→ Task description:
Reproduce every one of the following records word for word, without changing anything.

(Collected data)
# # # # # # #

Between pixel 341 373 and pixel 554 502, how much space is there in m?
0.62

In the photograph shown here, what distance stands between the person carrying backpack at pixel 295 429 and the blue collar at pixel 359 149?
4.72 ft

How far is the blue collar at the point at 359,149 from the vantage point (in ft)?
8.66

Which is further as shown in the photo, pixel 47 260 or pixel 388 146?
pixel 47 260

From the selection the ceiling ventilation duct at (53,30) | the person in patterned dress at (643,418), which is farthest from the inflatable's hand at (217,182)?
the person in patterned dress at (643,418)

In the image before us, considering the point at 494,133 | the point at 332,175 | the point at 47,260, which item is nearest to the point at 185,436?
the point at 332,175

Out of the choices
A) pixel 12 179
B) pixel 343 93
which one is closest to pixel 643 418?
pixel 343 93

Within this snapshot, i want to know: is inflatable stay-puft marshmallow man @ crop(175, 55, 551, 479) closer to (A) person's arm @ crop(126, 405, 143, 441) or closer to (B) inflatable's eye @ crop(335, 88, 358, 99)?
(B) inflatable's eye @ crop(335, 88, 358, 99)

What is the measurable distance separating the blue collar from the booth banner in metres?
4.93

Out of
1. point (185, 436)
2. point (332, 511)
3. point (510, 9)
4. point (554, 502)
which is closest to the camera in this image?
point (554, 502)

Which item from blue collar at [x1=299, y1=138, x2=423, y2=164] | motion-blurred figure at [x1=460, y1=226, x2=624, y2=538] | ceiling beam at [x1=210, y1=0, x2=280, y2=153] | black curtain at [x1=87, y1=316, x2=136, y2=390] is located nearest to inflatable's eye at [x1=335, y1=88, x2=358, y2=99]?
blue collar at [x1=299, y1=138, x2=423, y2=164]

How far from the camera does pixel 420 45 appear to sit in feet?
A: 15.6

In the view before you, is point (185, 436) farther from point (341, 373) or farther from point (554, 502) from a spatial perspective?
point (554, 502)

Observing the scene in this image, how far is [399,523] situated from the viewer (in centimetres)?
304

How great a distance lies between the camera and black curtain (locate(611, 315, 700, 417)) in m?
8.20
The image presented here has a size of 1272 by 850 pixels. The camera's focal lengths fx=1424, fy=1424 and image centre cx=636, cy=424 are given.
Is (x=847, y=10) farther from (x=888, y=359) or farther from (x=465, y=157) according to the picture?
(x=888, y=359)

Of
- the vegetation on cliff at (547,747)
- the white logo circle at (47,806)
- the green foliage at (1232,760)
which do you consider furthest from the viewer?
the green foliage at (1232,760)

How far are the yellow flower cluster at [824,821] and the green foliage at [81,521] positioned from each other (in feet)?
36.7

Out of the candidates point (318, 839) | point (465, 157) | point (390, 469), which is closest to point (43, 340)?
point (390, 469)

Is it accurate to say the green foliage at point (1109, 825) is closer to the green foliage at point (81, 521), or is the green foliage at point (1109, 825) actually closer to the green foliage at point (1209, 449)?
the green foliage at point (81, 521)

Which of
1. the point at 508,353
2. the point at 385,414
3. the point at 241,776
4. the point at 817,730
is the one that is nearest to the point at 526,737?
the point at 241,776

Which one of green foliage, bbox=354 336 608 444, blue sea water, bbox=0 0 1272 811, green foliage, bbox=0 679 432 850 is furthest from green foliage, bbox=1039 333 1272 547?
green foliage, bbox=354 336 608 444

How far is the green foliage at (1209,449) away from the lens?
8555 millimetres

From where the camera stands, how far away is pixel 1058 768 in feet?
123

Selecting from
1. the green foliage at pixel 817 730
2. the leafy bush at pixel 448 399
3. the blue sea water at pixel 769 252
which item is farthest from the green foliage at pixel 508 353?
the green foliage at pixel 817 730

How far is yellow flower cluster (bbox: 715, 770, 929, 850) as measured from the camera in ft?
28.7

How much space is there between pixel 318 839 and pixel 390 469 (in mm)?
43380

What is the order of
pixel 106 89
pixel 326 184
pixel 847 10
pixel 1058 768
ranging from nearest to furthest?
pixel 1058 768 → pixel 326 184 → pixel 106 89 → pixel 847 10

# # # # # # #

→ Finished task:
Between pixel 341 373 and pixel 554 502, how much space is there in m?
0.62

In the photograph shown here, what distance stands between the person carrying backpack at pixel 295 429 and the blue collar at pixel 359 149?
4.72 ft

How far is the blue collar at the point at 359,149 from the vantage point (in ft)?
8.66

Which is further as shown in the photo, pixel 47 260 or pixel 388 146?
pixel 47 260

From the selection the ceiling ventilation duct at (53,30) | the person in patterned dress at (643,418), which is farthest from the inflatable's hand at (217,182)?
the person in patterned dress at (643,418)

In the image before us, considering the point at 494,133 | the point at 332,175 | the point at 47,260, which item is nearest to the point at 185,436?
the point at 332,175

Out of the choices
A) pixel 12 179
B) pixel 343 93
which one is closest to pixel 643 418?
pixel 343 93

Within this snapshot, i want to know: is inflatable stay-puft marshmallow man @ crop(175, 55, 551, 479) closer to (A) person's arm @ crop(126, 405, 143, 441) or closer to (B) inflatable's eye @ crop(335, 88, 358, 99)?
(B) inflatable's eye @ crop(335, 88, 358, 99)

What is the measurable distance separating the blue collar from the booth banner in metres?
4.93

Out of
1. point (185, 436)
2. point (332, 511)
3. point (510, 9)
4. point (554, 502)
which is closest to the camera in this image?
point (554, 502)

Which item from blue collar at [x1=299, y1=138, x2=423, y2=164] | motion-blurred figure at [x1=460, y1=226, x2=624, y2=538] | ceiling beam at [x1=210, y1=0, x2=280, y2=153] | black curtain at [x1=87, y1=316, x2=136, y2=390] is located nearest to inflatable's eye at [x1=335, y1=88, x2=358, y2=99]?
blue collar at [x1=299, y1=138, x2=423, y2=164]

How far from the camera does pixel 420 45 appear to sit in feet?
A: 15.6

In the view before you, is point (185, 436) farther from point (341, 373) or farther from point (554, 502) from a spatial perspective?
point (554, 502)

Observing the scene in this image, how far is [399,523] situated from the viewer (in centimetres)?
304

How great a distance lies between the camera and black curtain (locate(611, 315, 700, 417)) in m?
8.20
The image presented here has a size of 1272 by 850 pixels. The camera's focal lengths fx=1424, fy=1424 and image centre cx=636, cy=424 are given.
Is (x=847, y=10) farther from (x=888, y=359) or farther from (x=465, y=157) according to the picture?
(x=888, y=359)

Of
- the vegetation on cliff at (547,747)
- the white logo circle at (47,806)
- the green foliage at (1232,760)
which do you consider furthest from the viewer?
the green foliage at (1232,760)

How far are the yellow flower cluster at [824,821] and the green foliage at [81,521] positioned from each other (in feet)?
36.7

Out of the candidates point (318, 839) | point (465, 157) | point (390, 469), which is closest to point (43, 340)?
point (390, 469)

Is it accurate to say the green foliage at point (1109, 825) is closer to the green foliage at point (81, 521), or is the green foliage at point (1109, 825) actually closer to the green foliage at point (1209, 449)?
the green foliage at point (81, 521)

Which of
1. the point at 508,353
2. the point at 385,414
3. the point at 241,776
4. the point at 817,730
is the one that is nearest to the point at 526,737?
the point at 241,776

Which one of green foliage, bbox=354 336 608 444, blue sea water, bbox=0 0 1272 811, green foliage, bbox=0 679 432 850 is furthest from green foliage, bbox=1039 333 1272 547?
green foliage, bbox=354 336 608 444

How far is the green foliage at (1209,449) away from the lens?
8555 millimetres

From where the camera stands, how far away is pixel 1058 768 in feet?
123

Selecting from
1. the green foliage at pixel 817 730
2. the leafy bush at pixel 448 399
3. the blue sea water at pixel 769 252
which item is farthest from the green foliage at pixel 508 353?
the green foliage at pixel 817 730

How far is yellow flower cluster (bbox: 715, 770, 929, 850) as measured from the camera in ft?
28.7

How much space is there between pixel 318 839 and pixel 390 469 (in mm)?
43380

What is the order of
pixel 106 89
pixel 326 184
pixel 847 10
pixel 1058 768
ranging from nearest to furthest?
pixel 1058 768 → pixel 326 184 → pixel 106 89 → pixel 847 10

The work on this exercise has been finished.